Genetic disarray follows mutant KLF1-E325K expression in a congenital dyserythropoietic anemia patient
Lilian Varricchio,
Antanas Planutis,
Deepa Manwani,
Julie Jaffray,
W. Beau Mitchell,
Anna Rita Migliaccio,
James J. Bieker
Affiliations
Lilian Varricchio
Tisch Cancer Institute, Icahn School of Medicine at Mount Sinai, New York, NY, USA
Antanas Planutis
Department of Cell, Developmental, and Regenerative Biology, Icahn School of Medicine at Mount Sinai, New York, NY, USA;
Deepa Manwani
Division of Hematology/Oncology, The Children’s Hospital at Montefiore, Albert Einstein College of Medicine, Bronx, NY, USA
Julie Jaffray
Children’s Hospital Los Angeles, University of Southern California Keck School of Medicine, Los Angeles, CA, USA
W. Beau Mitchell
Department of Pediatrics, Icahn School of Medicine at Mount Sinai, New York, NY, USA
Anna Rita Migliaccio
Tisch Cancer Institute, Icahn School of Medicine at Mount Sinai, New York, NY, USA;Dipartimento di Scienze Biomediche e NeuroMotorie, Alma Mater Studiorum, Università di Bologna, Bologna, Italy
James J. Bieker
Tisch Cancer Institute, Icahn School of Medicine at Mount Sinai, New York, NY, USA;Department of Cell, Developmental, and Regenerative Biology, Icahn School of Medicine at Mount Sinai, New York, NY, USA;;Black Family Stem Cell Institute, Icahn School of Medicine at Mount Sinai, New York, NY, USA;Mindich Child Health and Development Institute, Icahn School of Medicine at Mount Sinai, New York, NY, USA
Congenital dyserythropoietic anemia type IV is caused by a heterozygous mutation, Glu325Lys (E325K), in the KLF1 transcription factor.

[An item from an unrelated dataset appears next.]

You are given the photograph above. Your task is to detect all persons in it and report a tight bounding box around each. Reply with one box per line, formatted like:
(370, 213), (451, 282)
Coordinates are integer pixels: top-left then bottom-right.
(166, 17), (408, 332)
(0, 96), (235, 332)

Molecular characteristics of this disease have not been clarified, partly due to its rarity. We expanded erythroid cells from a patient’s peripheral blood and analyzed its global expression pattern. We find that a large number of erythroid pathways are disrupted, particularly those related to membrane transport, globin regulation, and iron utilization. The altered genetics lead to significant deficits in differentiation. Glu325 is within the KLF1 zinc finger domain at an amino acid critical for site specific DNA binding. The change to Lys is predicted to significantly alter the target site recognition sequence, both by subverting normal recognition and by enabling interaction with novel sites. Consistent with this, we find high level ectopic expression of genes not normally present in the red cell. These altered properties explain patients’ clinical and phenotypic features, and elucidate the dominant character of the mutation.